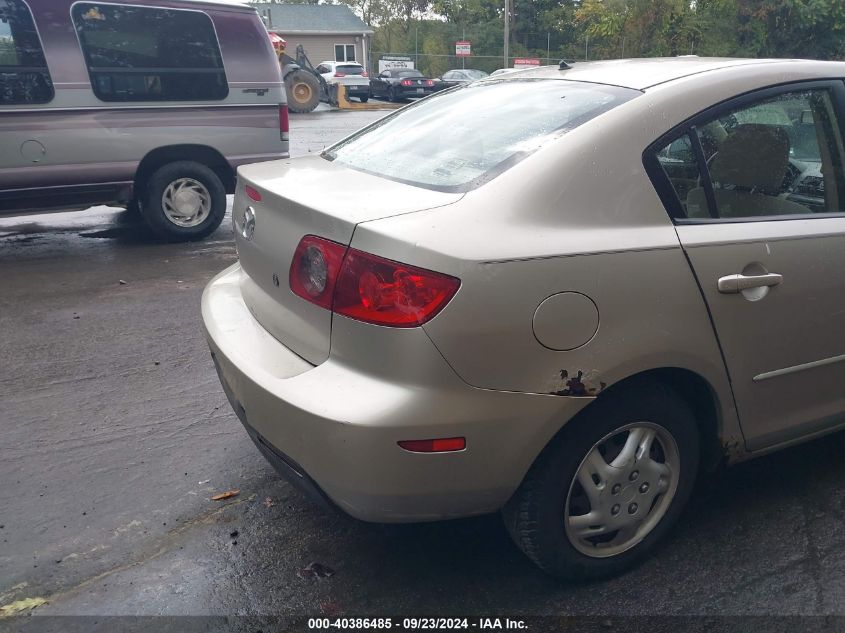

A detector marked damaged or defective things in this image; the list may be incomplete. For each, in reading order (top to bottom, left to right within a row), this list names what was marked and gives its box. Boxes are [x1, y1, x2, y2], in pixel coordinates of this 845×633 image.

rust spot on fender [548, 370, 608, 396]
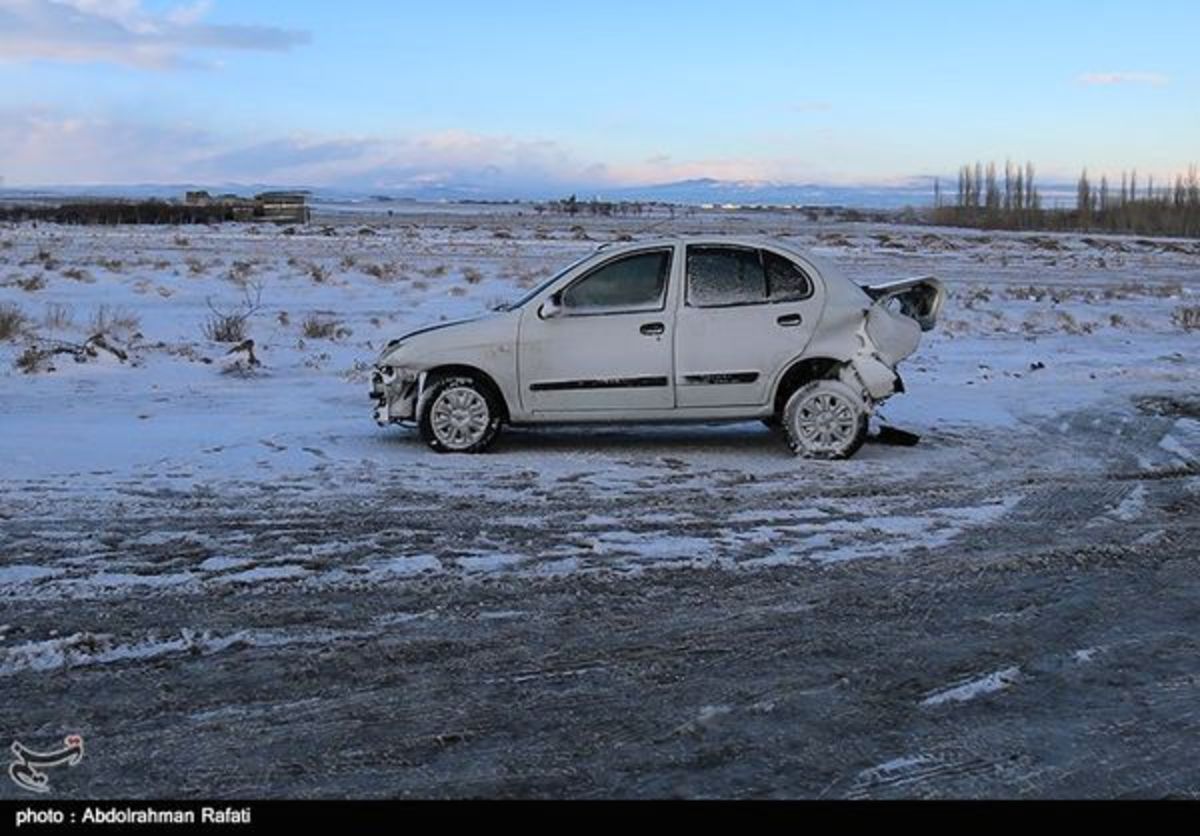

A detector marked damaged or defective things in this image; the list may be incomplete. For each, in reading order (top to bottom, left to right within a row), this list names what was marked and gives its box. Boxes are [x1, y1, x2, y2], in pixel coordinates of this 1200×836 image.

damaged car rear [369, 235, 940, 460]
detached bumper piece [367, 367, 420, 426]
crumpled rear bumper [372, 364, 420, 424]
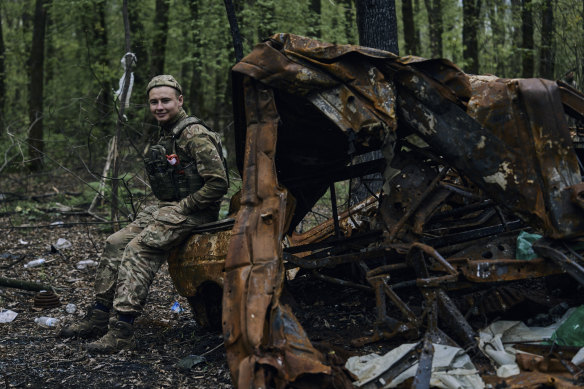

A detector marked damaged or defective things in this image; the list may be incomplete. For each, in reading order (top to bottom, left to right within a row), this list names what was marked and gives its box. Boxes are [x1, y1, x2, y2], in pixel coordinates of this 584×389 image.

burned car interior [168, 34, 584, 388]
burned vehicle [169, 34, 584, 388]
rusted metal wreck [169, 34, 584, 388]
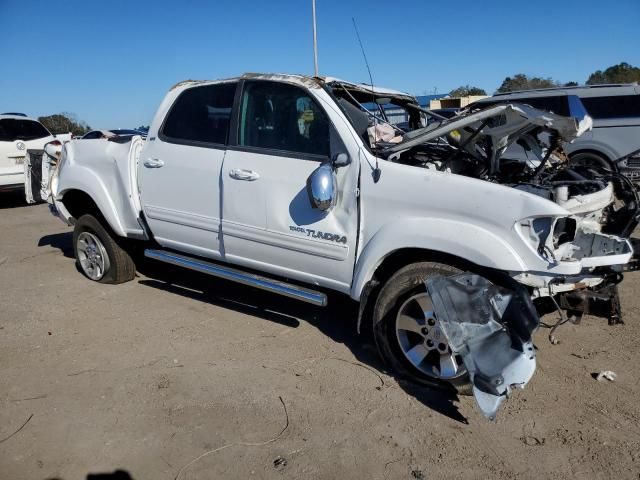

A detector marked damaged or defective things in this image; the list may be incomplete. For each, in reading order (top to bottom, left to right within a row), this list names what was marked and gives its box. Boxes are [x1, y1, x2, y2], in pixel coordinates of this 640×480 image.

torn metal panel [424, 274, 540, 420]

———

• _What is expected_: Copy out each of the items above word for word, without the pictures.

• _Response to the task_:
A detector marked damaged or defective things in this image; the list may be incomplete. For each, in reading order (top to bottom, left to right within a row), this list names what was marked and gives its box. Boxes are [x1, y1, x2, y2], in pixel coordinates of this 845×633 image.

rust spot on fender [548, 370, 608, 396]

A detector marked damaged or defective things in this image; the list may be incomplete. For each, in reading order (top to bottom, left to right within a row), this list names what was marked and gives its box. Boxes are [x1, y1, x2, y2], in pixel coordinates of this 1200×836 image.

damaged car rear [369, 235, 940, 460]
detached bumper piece [367, 367, 420, 426]
crumpled rear bumper [372, 364, 420, 424]

A detector marked damaged or defective things in this image; the list may be incomplete. For each, in reading order (top to bottom, left to right within a row), this list names what was marked and gives its box. Boxes are [x1, y1, x2, y2], in pixel coordinates of this 584×389 image.

burned car interior [168, 34, 584, 388]
burned vehicle [169, 34, 584, 388]
rusted metal wreck [169, 34, 584, 388]

A detector marked damaged or defective things in this image; the list may be incomplete. For each, in reading order (top to bottom, left to right within a row), this list names what was marked and gives its box. Boxes are [x1, y1, x2, y2], in pixel coordinates of this 640×480 image.

torn metal panel [424, 274, 540, 420]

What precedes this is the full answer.